There’s plenty more music, and factual information to absorb; Morrow was a member of Tone Roads in the 1960s, where he played trumpet alongside Philip Corner, James Tenney and Malcolm Goldstein, which may help you situate him a little more (for me, Corner and Goldstein are two of my personal favourite NY composer-performers, and we’ve the Alga Marghen, New World Records and XI Records labels to thank for exposing more of their fascinating music). Morrow was also manager of something called the New Wilderness Foundation through the 1970s and 1980s, which though it sounds like it ought to have been a nature reserve programme, was in fact devoted to making cross-cultural artistic events of all sorts come to fruition. Plus he’s invented a stadium-scale playback PA system, and trademarked it as the Morrow Cube. Aye, American composers often think big and they do an awful lot of amazing things; I haven’t yet encountered the name of Richard Lerman in the pages of the booklet here, but I expect to do so soon when I’ve finished perusing the mini-essays by Julian Cowley, Jerome Rothenberg, Robert Freedman and Michael J. Schumacher.
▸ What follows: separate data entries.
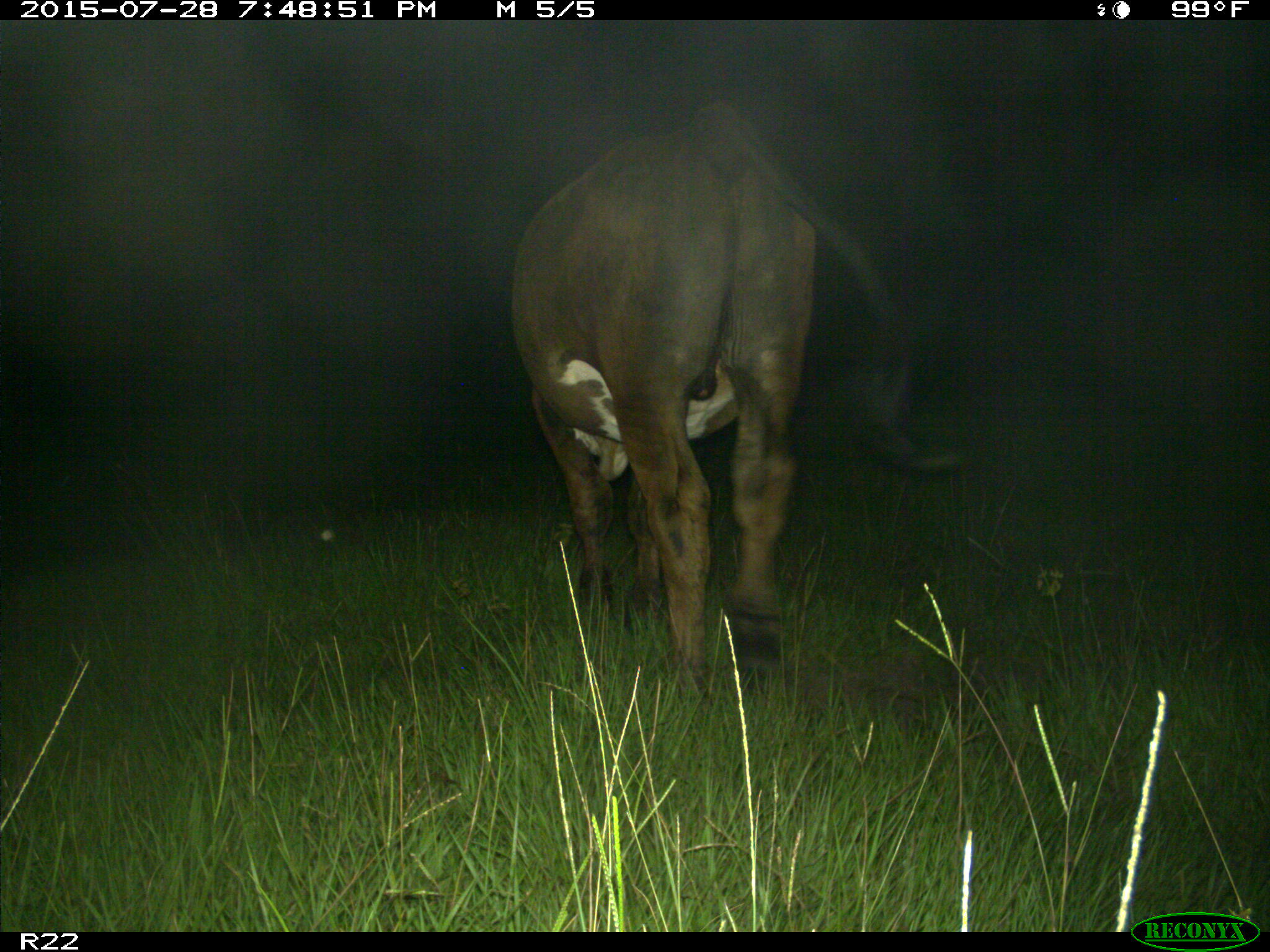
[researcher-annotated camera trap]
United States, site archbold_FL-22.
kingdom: Animalia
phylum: Chordata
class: Mammalia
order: Artiodactyla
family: Bovidae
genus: Bos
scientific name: Bos taurus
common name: domestic cow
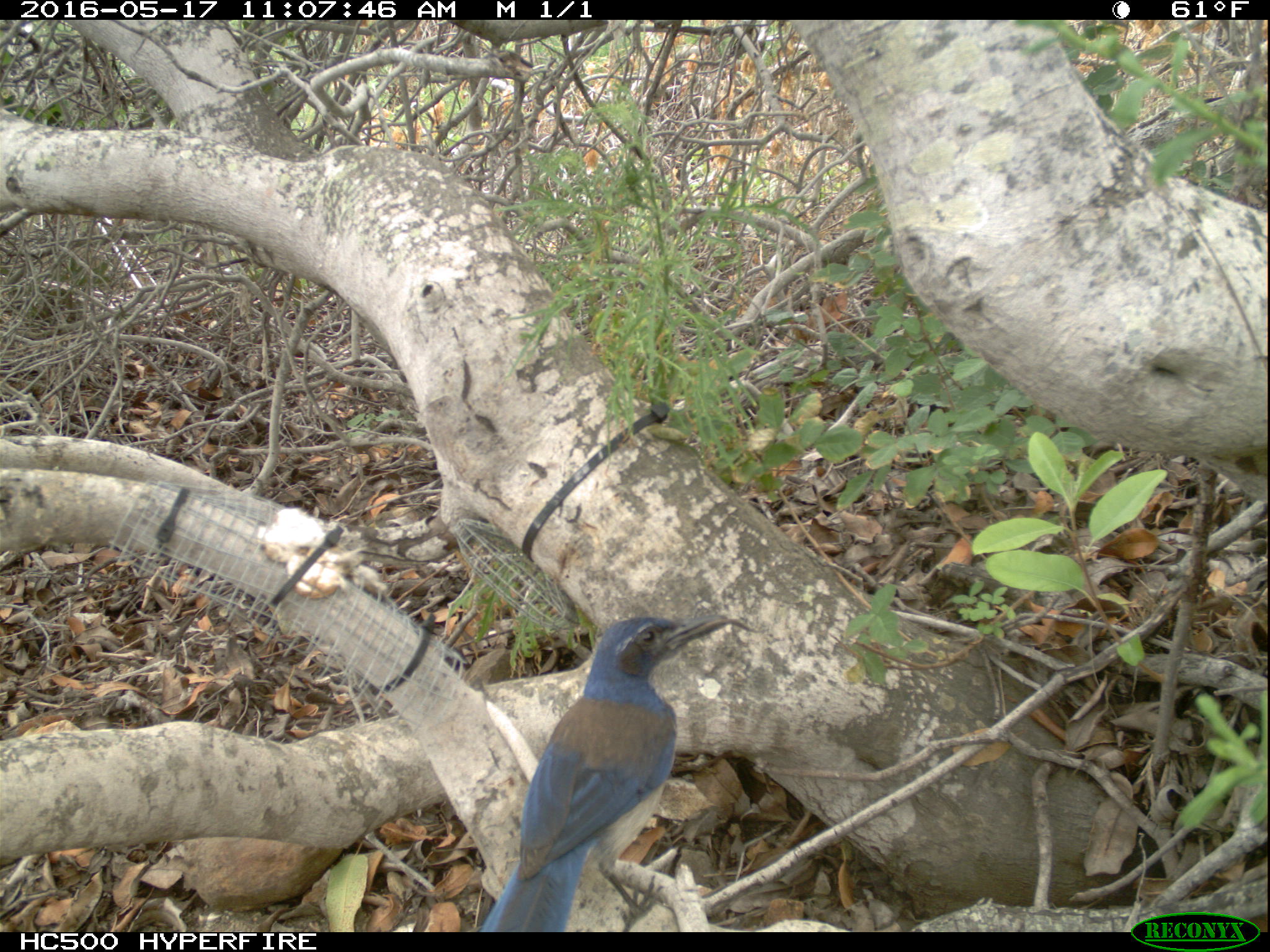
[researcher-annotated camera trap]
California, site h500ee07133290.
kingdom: Animalia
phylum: Chordata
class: Aves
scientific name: Aves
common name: bird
Bird (Aves).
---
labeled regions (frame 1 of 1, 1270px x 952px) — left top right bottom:
bird: 475 610 734 937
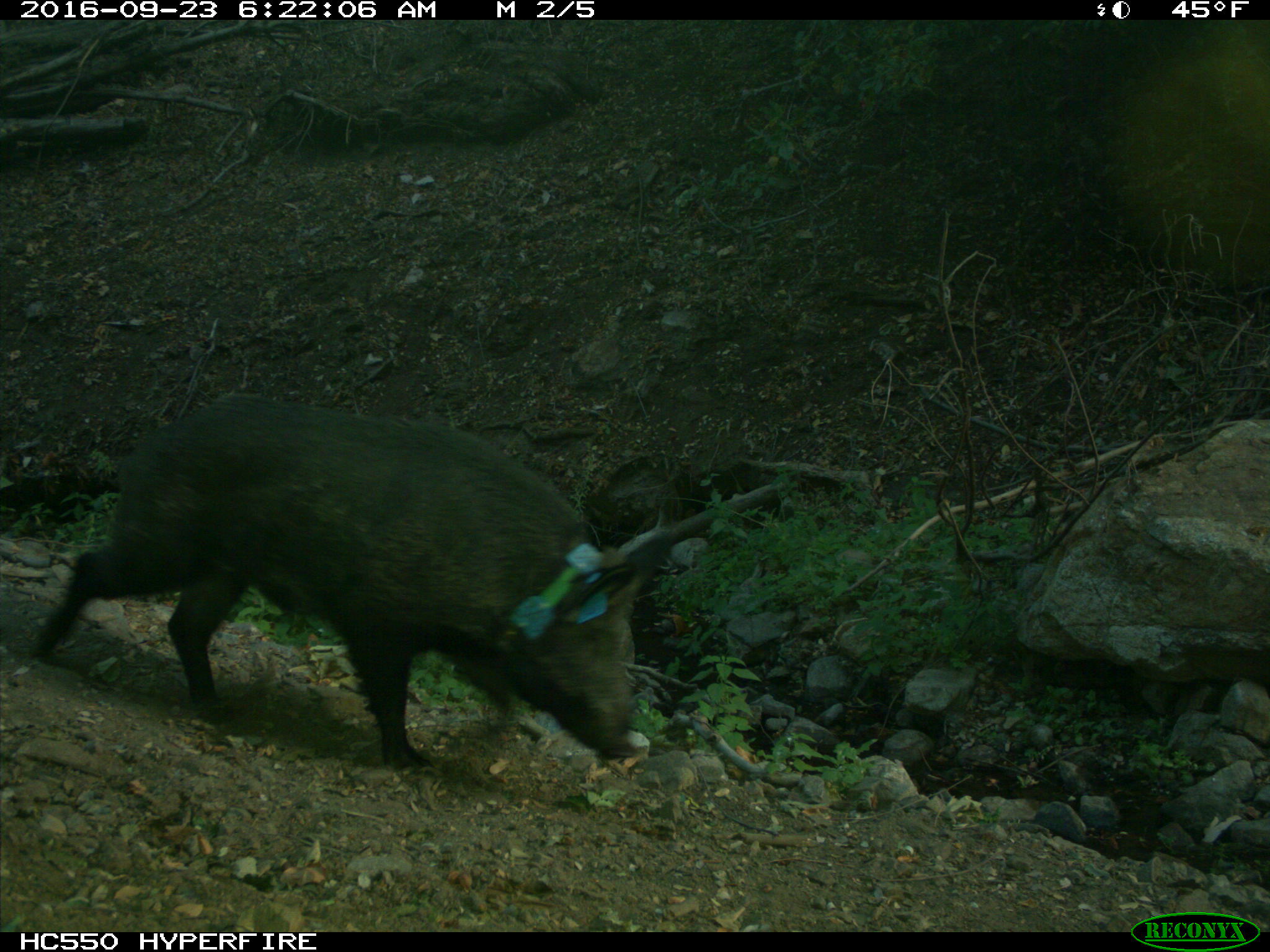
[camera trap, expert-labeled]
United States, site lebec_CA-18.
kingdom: Animalia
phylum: Chordata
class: Mammalia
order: Artiodactyla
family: Suidae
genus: Sus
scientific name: Sus scrofa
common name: wild boar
To us repressed English types, these notes are almost embarrassingly effusive in their generous praise for Morrow’s achievements, extolling the mystical dimension to breaking point, and you may come away with the feeling you’re about the hear the combined forces of Buddha, Descartes and Rachel Carson rolled into a single charismatic figure. Instead what emerges is quiet, modest, natural, slow, organic and near-magical music, benevolent and life-affirming.